### Objective
Please format every line of all the items below as a JSON list of strings, one string per line, with blank lines left out.
++++++++++
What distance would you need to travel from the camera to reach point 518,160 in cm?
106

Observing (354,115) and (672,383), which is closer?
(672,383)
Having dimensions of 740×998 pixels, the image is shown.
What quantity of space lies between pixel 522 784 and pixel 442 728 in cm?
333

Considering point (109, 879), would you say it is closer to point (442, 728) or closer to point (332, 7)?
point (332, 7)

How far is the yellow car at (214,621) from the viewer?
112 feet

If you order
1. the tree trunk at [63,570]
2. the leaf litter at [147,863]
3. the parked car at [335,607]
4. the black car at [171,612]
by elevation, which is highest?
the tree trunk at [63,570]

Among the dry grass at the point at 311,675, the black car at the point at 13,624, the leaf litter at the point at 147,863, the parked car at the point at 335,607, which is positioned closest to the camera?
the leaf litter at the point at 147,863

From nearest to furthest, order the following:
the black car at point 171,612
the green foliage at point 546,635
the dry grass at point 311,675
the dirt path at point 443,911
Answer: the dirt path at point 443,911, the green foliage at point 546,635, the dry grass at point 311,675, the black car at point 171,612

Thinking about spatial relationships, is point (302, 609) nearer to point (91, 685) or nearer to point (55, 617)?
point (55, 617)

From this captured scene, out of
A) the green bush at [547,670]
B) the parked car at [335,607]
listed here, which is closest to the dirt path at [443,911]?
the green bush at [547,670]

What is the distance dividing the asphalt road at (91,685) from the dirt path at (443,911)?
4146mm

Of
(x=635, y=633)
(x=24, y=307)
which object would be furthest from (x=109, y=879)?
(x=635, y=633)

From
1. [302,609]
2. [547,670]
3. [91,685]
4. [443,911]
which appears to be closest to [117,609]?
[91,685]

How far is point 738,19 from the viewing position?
++++++++++
### Solution to this exercise
[
  "What distance would you need to travel from the camera to reach point 518,160 in cm?",
  "106",
  "Observing (354,115) and (672,383), which is closer?",
  "(672,383)",
  "Having dimensions of 740×998 pixels, the image is shown.",
  "What quantity of space lies between pixel 522 784 and pixel 442 728 in cm?",
  "333",
  "Considering point (109, 879), would you say it is closer to point (442, 728) or closer to point (332, 7)?",
  "point (332, 7)",
  "How far is the yellow car at (214,621) from the viewer?",
  "112 feet",
  "If you order",
  "1. the tree trunk at [63,570]",
  "2. the leaf litter at [147,863]",
  "3. the parked car at [335,607]",
  "4. the black car at [171,612]",
  "by elevation, which is highest?",
  "the tree trunk at [63,570]",
  "Among the dry grass at the point at 311,675, the black car at the point at 13,624, the leaf litter at the point at 147,863, the parked car at the point at 335,607, which is positioned closest to the camera?",
  "the leaf litter at the point at 147,863",
  "From nearest to furthest, order the following:",
  "the black car at point 171,612",
  "the green foliage at point 546,635",
  "the dry grass at point 311,675",
  "the dirt path at point 443,911",
  "Answer: the dirt path at point 443,911, the green foliage at point 546,635, the dry grass at point 311,675, the black car at point 171,612",
  "Thinking about spatial relationships, is point (302, 609) nearer to point (91, 685) or nearer to point (55, 617)?",
  "point (55, 617)",
  "From this captured scene, out of",
  "A) the green bush at [547,670]",
  "B) the parked car at [335,607]",
  "listed here, which is closest to the dirt path at [443,911]?",
  "the green bush at [547,670]",
  "What is the distance dividing the asphalt road at (91,685) from the dirt path at (443,911)?",
  "4146mm",
  "Of",
  "(x=635, y=633)",
  "(x=24, y=307)",
  "which object would be furthest from (x=109, y=879)?",
  "(x=635, y=633)",
  "From",
  "1. [302,609]",
  "2. [547,670]",
  "3. [91,685]",
  "4. [443,911]",
  "which appears to be closest to [117,609]?",
  "[91,685]",
  "How far is point 738,19 from the viewing position?"
]